For 2000-01, the planning surplus has been revised up by $0.8 billion, to $6.2 billion. This reflects the impact of stronger-than-expected economic growth on revenues and EI benefits, dampened by the reprofiling of funds from 1999-2000 and higher public debt charges reflecting somewhat higher interest rates than those assumed in The Economic and Fiscal Update. For 2001-02, the planning surplus has been revised up by $2.3 billion, to $10.9 billion, reflecting the impact of stronger-than-expected economic growth, partially offset by somewhat higher public debt charges.

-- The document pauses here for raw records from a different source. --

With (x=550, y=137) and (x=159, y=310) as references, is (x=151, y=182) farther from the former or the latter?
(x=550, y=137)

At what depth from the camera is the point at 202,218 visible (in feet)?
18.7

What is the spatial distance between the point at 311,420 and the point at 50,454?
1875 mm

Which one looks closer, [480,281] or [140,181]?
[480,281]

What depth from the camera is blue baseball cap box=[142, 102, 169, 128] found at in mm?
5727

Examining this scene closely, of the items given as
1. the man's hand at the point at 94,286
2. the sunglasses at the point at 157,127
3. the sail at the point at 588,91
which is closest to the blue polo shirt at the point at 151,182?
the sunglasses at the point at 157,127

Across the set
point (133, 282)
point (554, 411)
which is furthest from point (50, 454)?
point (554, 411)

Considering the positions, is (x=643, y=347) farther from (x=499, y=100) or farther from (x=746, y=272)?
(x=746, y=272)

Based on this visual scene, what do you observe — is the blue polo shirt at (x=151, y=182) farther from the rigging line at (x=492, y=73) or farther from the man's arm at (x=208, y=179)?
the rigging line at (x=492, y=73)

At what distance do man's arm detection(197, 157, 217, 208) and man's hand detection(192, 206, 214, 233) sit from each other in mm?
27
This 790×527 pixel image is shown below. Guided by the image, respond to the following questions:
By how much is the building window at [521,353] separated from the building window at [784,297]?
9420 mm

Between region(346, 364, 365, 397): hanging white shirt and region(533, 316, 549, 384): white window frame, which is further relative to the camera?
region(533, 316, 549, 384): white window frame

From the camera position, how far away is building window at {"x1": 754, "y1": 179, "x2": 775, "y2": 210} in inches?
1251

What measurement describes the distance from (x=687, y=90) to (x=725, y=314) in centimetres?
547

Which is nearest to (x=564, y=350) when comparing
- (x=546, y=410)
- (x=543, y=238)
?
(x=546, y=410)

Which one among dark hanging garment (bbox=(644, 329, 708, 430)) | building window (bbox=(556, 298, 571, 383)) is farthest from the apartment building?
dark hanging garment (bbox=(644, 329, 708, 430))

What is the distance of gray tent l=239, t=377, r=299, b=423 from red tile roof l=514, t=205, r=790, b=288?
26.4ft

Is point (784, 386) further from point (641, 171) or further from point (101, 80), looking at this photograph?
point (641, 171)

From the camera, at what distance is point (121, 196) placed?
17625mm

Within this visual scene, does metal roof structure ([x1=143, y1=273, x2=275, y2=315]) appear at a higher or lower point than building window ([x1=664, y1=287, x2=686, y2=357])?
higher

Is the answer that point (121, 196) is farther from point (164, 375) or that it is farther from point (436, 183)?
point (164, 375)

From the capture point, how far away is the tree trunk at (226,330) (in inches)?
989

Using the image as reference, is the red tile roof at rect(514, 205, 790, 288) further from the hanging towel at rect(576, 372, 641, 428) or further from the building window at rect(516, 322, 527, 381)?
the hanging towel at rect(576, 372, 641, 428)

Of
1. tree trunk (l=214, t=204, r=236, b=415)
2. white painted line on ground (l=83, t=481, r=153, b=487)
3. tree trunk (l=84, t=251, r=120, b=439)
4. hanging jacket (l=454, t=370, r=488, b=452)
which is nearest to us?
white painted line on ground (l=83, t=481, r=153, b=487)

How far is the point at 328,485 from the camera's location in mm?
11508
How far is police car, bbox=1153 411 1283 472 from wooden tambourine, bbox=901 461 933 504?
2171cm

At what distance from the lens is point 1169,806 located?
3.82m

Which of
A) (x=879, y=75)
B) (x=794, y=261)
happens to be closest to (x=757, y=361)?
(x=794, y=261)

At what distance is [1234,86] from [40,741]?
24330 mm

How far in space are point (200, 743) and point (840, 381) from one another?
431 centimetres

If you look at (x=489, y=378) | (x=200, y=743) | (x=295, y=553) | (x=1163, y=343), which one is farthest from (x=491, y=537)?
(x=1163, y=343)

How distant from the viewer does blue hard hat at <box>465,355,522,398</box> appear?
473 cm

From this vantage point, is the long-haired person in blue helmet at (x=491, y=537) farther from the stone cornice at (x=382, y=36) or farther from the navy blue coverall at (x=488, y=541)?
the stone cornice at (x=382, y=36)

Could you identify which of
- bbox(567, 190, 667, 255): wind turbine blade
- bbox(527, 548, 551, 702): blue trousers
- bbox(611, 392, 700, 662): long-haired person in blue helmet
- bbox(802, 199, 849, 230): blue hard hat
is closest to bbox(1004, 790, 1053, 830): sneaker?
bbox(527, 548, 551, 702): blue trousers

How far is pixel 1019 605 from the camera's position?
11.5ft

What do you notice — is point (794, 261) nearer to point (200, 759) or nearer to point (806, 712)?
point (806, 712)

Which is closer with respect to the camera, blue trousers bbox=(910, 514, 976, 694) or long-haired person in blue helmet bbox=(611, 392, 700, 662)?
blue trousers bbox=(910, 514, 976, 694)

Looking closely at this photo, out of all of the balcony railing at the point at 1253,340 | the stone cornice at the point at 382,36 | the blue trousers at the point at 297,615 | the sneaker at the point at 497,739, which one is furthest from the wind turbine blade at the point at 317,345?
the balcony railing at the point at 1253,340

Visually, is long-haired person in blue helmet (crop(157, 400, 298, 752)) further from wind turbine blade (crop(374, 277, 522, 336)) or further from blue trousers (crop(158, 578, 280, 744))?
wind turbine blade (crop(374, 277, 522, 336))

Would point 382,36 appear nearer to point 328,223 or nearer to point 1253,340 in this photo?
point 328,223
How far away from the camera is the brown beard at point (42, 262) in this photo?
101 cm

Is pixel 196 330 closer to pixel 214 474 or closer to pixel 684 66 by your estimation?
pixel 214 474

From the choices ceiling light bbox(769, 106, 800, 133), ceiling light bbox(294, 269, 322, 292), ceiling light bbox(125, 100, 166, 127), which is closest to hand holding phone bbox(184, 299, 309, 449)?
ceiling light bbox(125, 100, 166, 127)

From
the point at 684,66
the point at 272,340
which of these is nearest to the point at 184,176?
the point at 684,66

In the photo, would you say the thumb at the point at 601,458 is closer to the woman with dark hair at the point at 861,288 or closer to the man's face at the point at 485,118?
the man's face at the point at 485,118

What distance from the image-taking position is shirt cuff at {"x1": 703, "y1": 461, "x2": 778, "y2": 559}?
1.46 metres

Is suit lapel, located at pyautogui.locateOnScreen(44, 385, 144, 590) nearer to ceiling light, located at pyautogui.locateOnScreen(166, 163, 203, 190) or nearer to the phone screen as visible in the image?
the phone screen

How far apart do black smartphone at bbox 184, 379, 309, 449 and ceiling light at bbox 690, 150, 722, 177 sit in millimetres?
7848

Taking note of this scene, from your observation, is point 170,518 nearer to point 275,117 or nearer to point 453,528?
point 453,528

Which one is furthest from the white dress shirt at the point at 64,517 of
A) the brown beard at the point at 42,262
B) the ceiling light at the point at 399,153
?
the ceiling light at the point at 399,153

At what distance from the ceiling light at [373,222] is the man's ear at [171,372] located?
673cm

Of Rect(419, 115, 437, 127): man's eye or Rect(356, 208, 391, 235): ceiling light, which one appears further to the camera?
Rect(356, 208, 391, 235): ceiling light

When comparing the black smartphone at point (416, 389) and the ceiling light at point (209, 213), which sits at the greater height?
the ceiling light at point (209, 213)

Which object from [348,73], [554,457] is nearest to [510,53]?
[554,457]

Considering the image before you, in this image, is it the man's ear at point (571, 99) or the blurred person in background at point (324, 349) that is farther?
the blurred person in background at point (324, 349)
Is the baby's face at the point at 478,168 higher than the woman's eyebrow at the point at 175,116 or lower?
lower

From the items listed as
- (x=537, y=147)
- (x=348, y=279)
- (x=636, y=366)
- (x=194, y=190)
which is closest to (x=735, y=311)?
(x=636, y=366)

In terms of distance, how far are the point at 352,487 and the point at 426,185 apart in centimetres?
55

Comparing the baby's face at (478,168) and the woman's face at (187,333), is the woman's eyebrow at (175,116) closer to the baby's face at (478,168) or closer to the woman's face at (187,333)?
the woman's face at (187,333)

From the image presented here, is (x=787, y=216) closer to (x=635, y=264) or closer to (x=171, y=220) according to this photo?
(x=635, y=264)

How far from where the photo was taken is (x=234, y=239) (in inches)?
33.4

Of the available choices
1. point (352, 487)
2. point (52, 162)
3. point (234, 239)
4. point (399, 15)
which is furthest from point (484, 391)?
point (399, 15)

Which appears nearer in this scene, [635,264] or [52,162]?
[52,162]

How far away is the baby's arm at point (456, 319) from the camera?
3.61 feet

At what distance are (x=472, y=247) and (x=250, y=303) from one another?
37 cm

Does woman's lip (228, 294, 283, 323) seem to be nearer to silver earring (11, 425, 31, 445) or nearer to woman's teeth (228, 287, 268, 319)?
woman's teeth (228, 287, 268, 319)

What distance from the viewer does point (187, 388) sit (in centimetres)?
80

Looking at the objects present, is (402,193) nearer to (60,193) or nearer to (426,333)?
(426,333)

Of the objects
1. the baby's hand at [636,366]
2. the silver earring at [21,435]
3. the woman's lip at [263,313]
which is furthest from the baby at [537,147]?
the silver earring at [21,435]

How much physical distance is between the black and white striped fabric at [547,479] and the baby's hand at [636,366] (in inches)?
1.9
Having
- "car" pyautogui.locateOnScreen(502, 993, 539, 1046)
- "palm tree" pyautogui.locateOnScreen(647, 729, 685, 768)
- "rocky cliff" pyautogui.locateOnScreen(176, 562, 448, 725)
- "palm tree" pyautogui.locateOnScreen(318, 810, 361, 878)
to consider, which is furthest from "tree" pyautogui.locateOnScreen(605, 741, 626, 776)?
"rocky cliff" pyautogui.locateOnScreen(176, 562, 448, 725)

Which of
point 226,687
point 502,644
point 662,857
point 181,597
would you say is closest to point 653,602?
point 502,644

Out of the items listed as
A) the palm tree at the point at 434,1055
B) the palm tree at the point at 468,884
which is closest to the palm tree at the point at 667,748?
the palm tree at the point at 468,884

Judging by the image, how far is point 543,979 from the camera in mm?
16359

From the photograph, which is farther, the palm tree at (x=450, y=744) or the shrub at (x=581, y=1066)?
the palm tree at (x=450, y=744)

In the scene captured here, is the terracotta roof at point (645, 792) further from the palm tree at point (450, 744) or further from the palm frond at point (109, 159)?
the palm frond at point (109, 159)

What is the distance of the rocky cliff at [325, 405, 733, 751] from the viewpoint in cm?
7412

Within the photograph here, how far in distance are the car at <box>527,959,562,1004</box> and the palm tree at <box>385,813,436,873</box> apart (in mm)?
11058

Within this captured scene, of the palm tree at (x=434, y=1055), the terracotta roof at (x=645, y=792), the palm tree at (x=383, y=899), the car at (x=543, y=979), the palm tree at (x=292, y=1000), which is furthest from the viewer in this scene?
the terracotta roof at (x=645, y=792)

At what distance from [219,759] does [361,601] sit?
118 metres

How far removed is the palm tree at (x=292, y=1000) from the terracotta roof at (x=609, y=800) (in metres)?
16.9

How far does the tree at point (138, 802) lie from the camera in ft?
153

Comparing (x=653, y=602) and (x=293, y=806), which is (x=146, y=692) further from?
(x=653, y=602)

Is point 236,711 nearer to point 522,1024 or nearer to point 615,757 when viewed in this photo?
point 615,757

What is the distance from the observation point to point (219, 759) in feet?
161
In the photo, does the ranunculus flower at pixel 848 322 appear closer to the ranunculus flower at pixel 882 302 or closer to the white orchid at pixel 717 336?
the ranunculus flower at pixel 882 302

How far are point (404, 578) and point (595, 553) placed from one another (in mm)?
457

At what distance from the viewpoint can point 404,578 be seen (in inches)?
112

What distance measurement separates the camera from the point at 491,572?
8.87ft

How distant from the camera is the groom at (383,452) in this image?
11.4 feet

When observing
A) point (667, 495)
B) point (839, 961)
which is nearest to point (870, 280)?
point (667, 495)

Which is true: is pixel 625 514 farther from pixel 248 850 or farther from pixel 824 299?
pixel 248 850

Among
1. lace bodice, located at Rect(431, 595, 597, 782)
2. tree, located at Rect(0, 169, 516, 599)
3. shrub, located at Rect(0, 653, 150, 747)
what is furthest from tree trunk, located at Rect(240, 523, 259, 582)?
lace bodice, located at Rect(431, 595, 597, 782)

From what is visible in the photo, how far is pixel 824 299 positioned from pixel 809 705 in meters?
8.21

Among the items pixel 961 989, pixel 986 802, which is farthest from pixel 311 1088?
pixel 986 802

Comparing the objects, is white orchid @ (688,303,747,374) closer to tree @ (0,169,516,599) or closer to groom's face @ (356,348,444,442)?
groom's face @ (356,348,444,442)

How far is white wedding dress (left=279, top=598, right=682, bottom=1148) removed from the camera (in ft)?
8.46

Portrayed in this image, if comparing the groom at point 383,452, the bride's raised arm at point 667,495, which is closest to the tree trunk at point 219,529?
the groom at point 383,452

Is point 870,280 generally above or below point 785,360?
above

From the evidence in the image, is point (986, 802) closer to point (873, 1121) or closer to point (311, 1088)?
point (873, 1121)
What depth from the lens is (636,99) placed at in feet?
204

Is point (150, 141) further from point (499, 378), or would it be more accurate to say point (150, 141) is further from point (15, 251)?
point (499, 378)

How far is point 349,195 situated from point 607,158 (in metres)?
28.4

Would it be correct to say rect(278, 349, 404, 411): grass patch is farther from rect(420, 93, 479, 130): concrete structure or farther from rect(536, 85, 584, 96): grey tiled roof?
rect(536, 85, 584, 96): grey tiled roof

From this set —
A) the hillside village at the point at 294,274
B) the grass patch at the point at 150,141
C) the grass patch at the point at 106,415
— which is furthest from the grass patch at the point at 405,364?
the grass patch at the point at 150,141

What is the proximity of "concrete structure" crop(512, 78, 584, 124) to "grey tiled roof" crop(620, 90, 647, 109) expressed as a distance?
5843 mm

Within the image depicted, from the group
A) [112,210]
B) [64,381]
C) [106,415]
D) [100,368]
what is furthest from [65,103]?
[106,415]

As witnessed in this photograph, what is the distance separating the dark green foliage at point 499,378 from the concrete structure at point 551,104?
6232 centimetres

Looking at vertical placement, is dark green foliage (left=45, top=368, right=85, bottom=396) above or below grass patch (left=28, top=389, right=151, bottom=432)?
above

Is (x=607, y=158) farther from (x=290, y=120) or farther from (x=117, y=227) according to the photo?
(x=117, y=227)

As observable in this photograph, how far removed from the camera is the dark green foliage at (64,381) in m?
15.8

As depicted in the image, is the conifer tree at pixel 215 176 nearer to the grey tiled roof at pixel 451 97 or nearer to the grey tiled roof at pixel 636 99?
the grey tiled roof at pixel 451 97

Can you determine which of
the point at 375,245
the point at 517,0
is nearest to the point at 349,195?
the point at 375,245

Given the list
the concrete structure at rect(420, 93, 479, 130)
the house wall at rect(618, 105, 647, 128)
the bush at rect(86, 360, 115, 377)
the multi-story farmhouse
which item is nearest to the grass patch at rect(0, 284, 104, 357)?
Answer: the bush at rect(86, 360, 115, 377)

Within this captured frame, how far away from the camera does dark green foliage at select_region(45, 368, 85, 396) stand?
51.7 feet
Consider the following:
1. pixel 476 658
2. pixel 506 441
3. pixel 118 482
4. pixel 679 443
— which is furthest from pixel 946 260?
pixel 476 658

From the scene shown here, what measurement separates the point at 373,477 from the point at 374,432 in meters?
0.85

The net impact of the policy initiatives since the 1999 budget amounts to $6.2 billion in 1999-2000, $7.7 billion in 2000-01 and $12.0 billion in 2001-02. However, The Economic and Fiscal Update planning surplus projections already incorporated the decline in EI premium rates from $2.55 (employee rate per $100 of insurable earnings) in 1999 to $2.40 in 2000 and assumed that they would be held at that level for 2001 and 2002. In addition, the projections included expenditures committed at that time ($0.5 billion in 1999-2000 and $0.3 billion in 2000-01) associated with Canada’s international peacekeeping activities. The net impact of these adjustments was $0.8 billion in 1999-2000, $1.4 billion in 2000-01 and $1.0 billion in 2001-02. As a result, the net impact of the policy decisions since The Economic and Fiscal Update is $5.5 billion in 1999-2000, $6.2 billion in 2000-01 and $10.9 billion in 2001-02.

Table 3.4
The Fiscal Outlook: Changes Since The Economic and Fiscal Update


1999-
2000
2000-
2001
2001-
2002

(billions of dollars)

The Economic and Fiscal Update
   Fiscal surplus for planning purposes 2.0 5.5 8.5
Impact of economic developments
   Budgetary revenues
      Personal income tax 1.7 0.8 1.5
      Other 0.3 0.1 0.9
   Program spending
      Major transfers to persons -0.7 -0.1 -0.8
      Major transfers to other levels of government -0.1 0.1 0.2
      Direct program spending -0.6 0.6 0.3
   Public debt charges 0.0 0.4 0.5
   Net impact 3.5 0.8 2.3
Revised surplus for planning 5.5 6.2 10.9
Net impact of policy initiatives
   Total impact of initiatives since 1999 budget 6.2 7.7 12.0
   Less policy initiatives included in
     fiscal update planning surplus 0.8 1.4 1.0
   Net impact of policy initiatives
     since The Economic and Fiscal Update 5.5 6.2 10.9
2000 budget budgetary planning balance 0.0 0.0 0.0

Note: Numbers may not add due to rounding.